◆ **DIRECTIONS**:
Write out the listing below from the line containing "Which item out of" to its last line, unaltered, ends included.

◆ **DATA PROVIDED**:
*-*-*
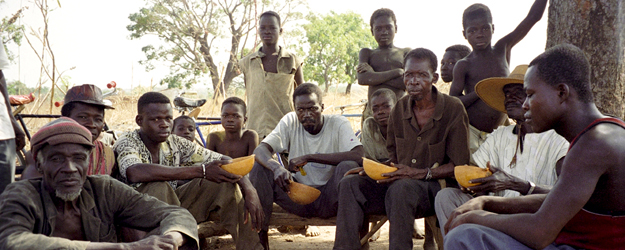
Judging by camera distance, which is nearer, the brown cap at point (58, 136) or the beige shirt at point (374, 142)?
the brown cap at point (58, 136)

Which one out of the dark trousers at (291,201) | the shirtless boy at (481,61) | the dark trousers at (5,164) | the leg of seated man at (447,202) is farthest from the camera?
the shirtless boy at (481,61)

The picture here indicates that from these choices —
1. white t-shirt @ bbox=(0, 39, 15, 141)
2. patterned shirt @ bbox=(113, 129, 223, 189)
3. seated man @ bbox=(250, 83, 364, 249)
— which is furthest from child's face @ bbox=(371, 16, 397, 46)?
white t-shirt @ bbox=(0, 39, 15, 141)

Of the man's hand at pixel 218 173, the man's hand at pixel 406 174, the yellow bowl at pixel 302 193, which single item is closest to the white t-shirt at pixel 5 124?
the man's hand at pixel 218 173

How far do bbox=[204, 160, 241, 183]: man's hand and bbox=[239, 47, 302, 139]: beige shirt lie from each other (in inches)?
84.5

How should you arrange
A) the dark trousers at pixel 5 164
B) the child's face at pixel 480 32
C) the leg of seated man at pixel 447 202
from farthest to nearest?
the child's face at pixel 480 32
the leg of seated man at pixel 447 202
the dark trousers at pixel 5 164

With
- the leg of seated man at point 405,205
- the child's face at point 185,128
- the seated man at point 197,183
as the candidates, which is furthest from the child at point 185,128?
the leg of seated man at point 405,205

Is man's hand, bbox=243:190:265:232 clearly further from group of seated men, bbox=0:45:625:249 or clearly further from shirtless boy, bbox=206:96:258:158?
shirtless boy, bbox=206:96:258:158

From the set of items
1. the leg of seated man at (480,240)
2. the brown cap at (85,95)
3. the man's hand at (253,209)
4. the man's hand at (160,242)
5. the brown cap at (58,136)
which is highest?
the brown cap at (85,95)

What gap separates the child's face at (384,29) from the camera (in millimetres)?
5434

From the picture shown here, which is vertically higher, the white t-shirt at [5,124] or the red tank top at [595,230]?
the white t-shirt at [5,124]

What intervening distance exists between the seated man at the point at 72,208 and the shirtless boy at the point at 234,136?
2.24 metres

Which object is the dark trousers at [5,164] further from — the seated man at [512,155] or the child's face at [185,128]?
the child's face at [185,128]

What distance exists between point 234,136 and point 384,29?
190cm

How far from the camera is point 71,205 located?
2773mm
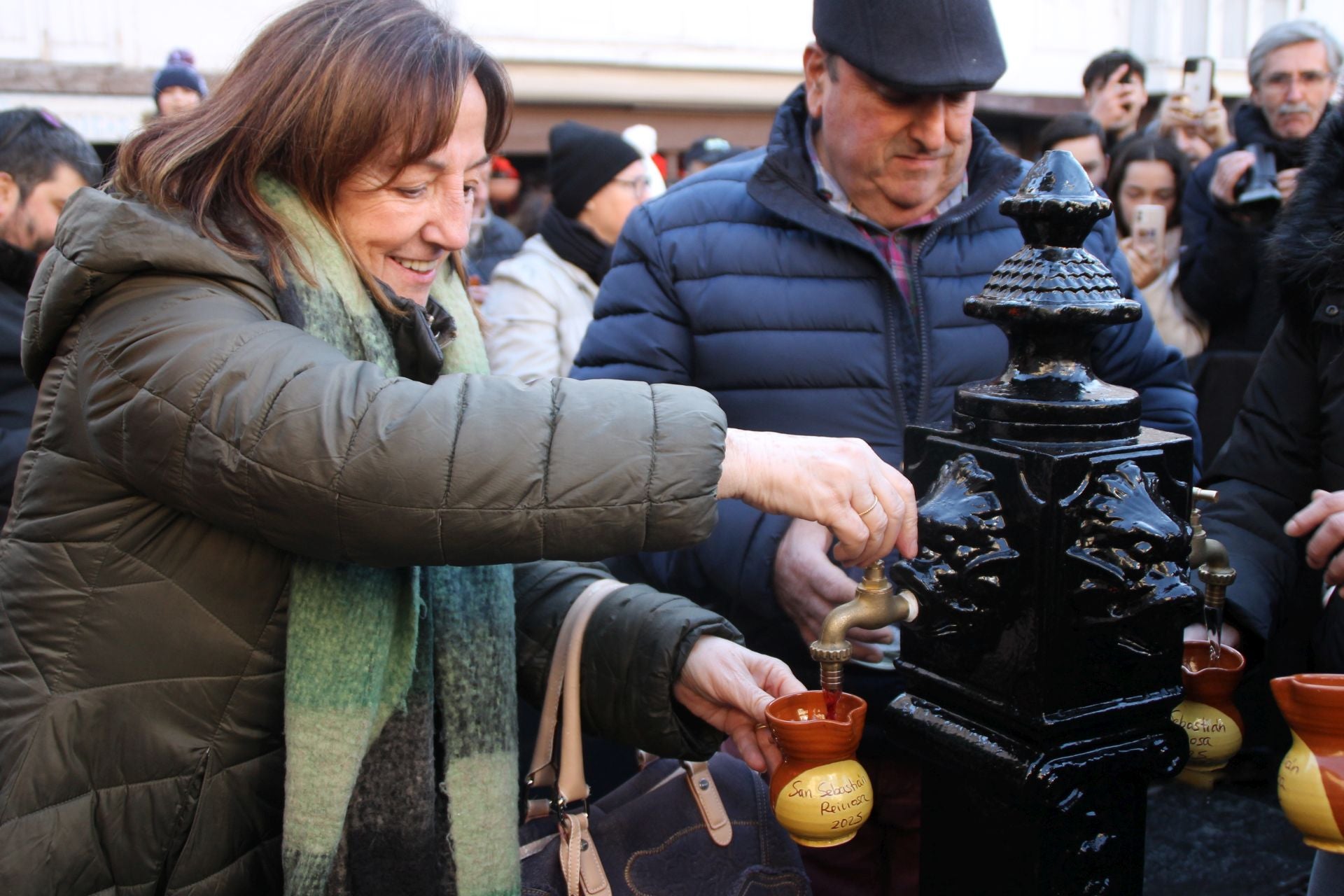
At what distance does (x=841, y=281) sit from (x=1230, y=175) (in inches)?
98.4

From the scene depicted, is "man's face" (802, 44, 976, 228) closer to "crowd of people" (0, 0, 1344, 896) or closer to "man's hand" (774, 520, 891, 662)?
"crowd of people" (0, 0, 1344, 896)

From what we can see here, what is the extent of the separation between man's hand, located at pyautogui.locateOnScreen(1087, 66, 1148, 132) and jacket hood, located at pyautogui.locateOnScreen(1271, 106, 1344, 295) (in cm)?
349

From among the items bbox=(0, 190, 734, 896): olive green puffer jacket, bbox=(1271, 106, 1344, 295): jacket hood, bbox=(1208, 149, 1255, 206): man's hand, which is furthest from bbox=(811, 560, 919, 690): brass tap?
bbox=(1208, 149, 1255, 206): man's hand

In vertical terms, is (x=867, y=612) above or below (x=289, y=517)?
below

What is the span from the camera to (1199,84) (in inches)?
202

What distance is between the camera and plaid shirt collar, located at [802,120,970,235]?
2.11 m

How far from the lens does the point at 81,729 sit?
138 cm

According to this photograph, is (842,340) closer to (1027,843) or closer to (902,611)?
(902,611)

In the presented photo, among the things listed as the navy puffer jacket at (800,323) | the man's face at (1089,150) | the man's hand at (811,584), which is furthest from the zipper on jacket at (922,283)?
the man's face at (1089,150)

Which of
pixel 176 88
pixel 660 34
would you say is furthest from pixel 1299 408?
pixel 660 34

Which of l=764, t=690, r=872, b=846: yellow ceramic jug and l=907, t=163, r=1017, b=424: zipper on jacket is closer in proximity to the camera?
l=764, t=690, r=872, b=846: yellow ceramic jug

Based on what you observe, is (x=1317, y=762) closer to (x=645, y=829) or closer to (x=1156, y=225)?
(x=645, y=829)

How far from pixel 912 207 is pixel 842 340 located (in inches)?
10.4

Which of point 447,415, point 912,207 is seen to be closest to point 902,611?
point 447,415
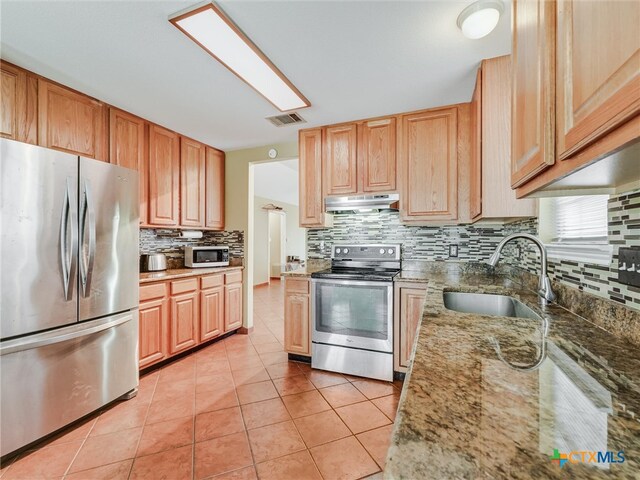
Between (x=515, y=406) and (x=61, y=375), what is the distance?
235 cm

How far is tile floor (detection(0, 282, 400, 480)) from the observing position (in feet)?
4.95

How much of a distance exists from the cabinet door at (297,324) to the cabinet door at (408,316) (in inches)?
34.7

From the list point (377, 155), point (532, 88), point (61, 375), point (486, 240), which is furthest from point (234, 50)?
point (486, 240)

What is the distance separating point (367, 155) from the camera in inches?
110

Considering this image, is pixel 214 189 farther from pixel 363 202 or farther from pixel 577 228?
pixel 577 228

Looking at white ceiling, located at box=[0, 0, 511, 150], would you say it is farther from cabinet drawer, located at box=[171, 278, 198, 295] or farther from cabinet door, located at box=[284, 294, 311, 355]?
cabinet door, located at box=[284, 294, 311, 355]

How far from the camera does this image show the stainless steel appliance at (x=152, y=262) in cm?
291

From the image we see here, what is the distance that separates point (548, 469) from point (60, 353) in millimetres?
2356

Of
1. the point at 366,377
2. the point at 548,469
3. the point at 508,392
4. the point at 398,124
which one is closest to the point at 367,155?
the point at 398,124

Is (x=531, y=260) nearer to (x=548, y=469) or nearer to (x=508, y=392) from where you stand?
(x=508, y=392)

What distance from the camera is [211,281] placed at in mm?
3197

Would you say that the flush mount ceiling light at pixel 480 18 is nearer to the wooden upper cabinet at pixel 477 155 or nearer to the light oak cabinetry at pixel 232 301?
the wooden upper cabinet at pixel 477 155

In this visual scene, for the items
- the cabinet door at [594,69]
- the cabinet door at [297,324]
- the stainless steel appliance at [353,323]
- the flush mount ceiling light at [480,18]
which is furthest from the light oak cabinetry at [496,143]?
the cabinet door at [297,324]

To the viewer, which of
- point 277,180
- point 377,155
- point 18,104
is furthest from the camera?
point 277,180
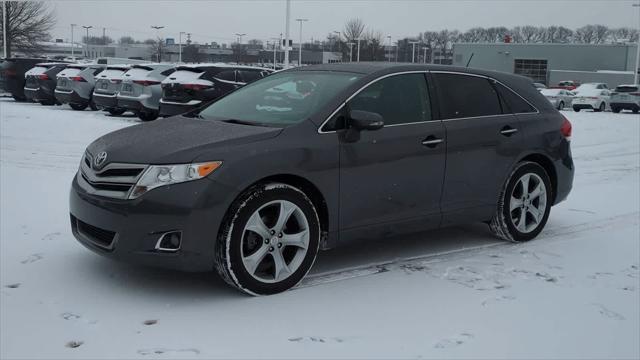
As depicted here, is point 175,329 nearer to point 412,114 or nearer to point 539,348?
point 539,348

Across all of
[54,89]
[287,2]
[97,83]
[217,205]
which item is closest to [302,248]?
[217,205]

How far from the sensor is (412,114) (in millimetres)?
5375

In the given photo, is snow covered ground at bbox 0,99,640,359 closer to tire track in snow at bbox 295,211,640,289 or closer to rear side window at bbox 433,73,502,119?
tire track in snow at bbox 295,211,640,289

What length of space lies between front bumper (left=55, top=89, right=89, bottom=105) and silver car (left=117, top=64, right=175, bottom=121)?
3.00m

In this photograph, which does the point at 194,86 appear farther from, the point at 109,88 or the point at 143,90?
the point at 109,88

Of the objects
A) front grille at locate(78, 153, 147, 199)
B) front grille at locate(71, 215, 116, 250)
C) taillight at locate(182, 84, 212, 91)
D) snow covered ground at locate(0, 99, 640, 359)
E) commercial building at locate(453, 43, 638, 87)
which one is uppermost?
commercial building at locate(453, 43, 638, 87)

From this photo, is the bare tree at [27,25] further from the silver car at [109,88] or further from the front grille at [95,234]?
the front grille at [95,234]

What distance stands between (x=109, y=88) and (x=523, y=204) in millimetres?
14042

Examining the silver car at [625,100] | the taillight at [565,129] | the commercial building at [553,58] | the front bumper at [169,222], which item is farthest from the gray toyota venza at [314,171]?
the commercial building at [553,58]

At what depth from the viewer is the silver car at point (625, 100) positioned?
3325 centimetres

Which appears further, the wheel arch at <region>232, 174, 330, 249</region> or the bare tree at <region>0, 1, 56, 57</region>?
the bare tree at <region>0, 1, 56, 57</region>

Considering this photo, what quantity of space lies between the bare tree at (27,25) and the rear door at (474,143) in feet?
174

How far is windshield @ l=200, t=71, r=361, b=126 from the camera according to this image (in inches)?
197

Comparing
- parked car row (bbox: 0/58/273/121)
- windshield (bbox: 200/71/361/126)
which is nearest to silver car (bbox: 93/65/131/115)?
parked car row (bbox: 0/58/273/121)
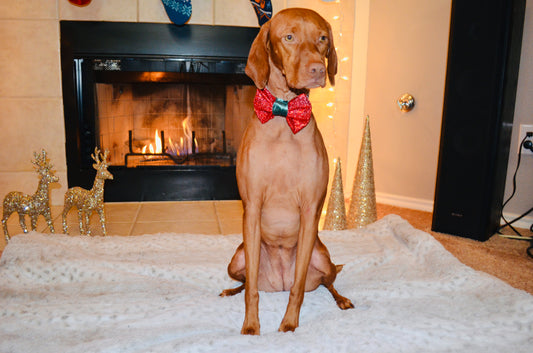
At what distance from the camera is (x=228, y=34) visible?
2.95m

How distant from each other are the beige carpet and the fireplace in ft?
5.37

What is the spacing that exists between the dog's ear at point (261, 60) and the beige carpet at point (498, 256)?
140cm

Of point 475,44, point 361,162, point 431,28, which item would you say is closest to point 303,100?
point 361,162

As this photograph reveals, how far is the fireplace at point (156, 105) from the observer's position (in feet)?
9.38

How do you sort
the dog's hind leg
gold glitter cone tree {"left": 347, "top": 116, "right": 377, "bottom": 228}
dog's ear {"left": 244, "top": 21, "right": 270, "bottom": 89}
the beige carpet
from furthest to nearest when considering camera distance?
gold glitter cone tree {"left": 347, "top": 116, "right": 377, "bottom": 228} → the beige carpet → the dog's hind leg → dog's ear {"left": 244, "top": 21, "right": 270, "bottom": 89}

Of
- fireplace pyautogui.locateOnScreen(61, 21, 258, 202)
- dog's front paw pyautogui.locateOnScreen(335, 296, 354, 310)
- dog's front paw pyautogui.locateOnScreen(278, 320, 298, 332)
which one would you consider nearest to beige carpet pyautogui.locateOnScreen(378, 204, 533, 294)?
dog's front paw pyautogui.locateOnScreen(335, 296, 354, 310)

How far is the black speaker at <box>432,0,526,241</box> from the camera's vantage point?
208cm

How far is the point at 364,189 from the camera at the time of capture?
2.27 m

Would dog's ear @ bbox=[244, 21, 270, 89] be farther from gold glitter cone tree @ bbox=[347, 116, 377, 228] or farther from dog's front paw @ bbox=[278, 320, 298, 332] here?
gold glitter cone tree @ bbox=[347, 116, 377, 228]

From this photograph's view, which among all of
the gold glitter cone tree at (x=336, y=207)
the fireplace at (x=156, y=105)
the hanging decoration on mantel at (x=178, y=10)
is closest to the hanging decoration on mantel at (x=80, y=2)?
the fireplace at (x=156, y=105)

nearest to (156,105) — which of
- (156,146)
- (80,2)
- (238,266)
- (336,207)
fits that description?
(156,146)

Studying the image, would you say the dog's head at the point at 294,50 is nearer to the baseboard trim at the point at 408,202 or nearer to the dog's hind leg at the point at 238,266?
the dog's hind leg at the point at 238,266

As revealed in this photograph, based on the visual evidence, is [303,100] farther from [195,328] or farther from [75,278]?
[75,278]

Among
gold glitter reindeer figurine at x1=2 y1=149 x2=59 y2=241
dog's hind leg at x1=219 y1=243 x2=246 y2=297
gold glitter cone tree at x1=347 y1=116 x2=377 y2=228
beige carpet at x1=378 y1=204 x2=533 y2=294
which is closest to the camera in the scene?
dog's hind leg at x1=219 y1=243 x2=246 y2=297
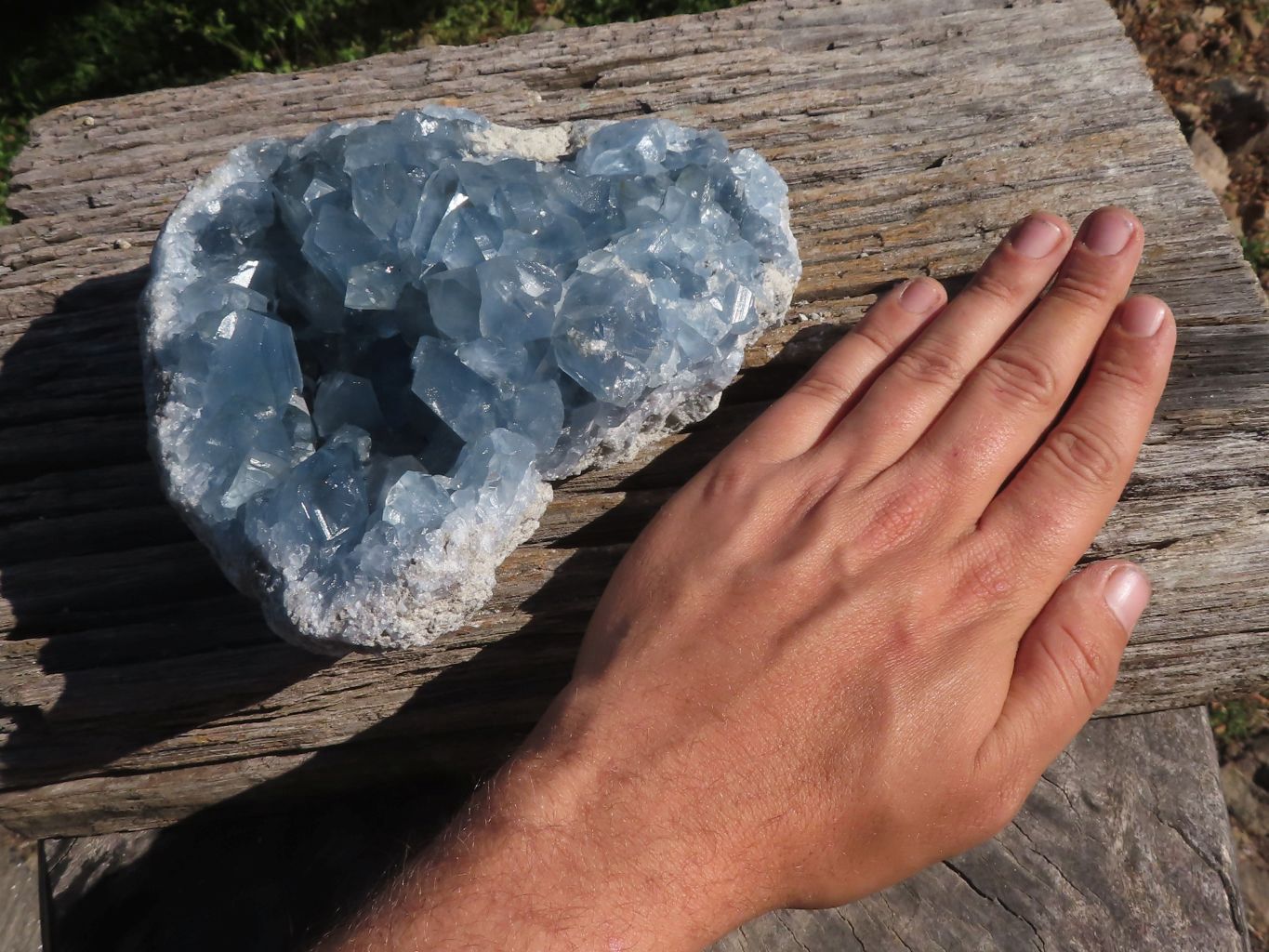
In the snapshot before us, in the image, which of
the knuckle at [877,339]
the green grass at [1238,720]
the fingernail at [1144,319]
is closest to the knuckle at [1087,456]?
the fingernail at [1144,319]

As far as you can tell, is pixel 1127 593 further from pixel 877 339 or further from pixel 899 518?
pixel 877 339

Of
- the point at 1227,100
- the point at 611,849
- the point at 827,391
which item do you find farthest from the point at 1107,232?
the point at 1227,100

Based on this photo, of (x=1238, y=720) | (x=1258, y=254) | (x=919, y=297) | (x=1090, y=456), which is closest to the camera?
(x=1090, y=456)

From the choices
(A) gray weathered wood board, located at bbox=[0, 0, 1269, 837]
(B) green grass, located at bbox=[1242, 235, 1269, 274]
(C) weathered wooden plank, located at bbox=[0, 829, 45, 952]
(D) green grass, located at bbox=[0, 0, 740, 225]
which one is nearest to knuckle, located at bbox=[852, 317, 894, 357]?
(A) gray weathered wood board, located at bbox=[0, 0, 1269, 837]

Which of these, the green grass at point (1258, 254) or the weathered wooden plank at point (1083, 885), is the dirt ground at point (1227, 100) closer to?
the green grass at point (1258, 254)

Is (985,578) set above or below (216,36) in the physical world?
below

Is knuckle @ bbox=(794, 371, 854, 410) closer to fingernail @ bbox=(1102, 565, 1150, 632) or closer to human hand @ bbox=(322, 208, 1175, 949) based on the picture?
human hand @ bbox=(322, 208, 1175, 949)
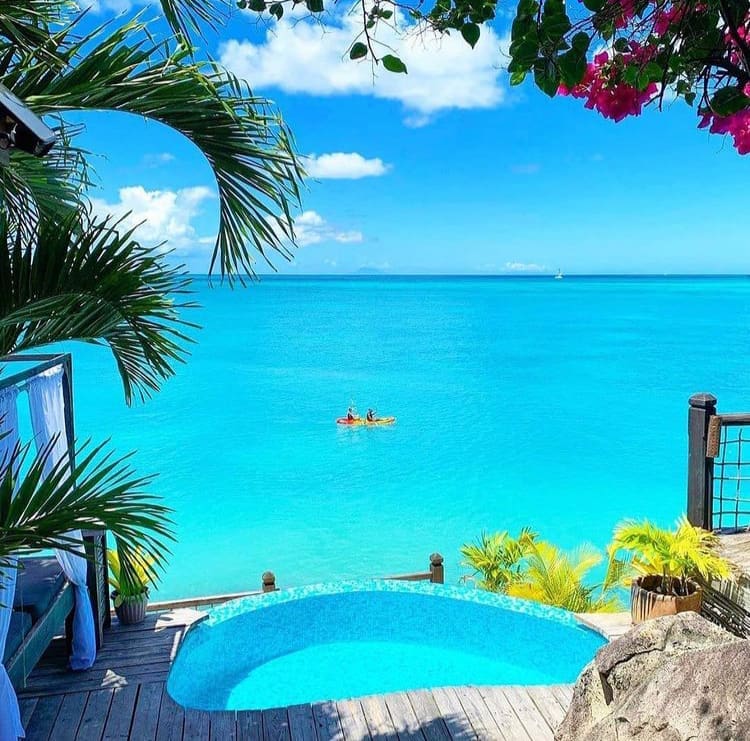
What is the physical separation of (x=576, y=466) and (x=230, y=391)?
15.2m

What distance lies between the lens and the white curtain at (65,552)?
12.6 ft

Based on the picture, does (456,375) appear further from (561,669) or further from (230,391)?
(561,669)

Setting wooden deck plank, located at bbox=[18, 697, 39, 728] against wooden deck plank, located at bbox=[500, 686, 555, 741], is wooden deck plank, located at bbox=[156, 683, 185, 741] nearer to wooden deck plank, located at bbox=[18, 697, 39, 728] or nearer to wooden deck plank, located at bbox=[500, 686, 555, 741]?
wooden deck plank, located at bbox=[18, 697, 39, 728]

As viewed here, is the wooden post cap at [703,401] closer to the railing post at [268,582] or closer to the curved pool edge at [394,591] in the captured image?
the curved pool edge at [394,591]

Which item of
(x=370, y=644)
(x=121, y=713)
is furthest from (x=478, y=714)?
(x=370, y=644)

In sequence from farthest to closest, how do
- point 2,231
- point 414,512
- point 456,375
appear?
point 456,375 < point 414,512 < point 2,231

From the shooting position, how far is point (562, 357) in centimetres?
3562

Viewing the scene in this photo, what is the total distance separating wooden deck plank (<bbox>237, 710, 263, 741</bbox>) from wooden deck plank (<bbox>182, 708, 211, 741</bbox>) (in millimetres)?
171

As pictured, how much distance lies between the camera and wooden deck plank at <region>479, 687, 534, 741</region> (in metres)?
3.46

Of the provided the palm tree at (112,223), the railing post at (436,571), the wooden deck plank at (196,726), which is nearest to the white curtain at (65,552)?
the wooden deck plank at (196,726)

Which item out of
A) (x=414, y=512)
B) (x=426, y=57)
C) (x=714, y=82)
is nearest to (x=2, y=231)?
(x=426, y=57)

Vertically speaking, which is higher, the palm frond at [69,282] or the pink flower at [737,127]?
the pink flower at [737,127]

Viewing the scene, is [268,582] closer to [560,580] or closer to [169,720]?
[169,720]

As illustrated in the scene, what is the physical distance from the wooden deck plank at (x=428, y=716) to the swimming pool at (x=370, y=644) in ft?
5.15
*-*-*
◆ **EXERCISE RESPONSE**:
Which item out of
A) (x=414, y=512)
B) (x=426, y=57)
C) (x=714, y=82)
is nearest to (x=2, y=231)?
(x=426, y=57)

Vertically speaking, which is higher, the palm frond at [69,282] or the pink flower at [737,127]?
the pink flower at [737,127]

Viewing the scene, is [268,582] closer to [560,580] or closer to [169,720]?
[169,720]

As illustrated in the scene, what is the physical distance from the wooden deck plank at (x=428, y=716) to the swimming pool at (x=370, y=644) in ft?
5.15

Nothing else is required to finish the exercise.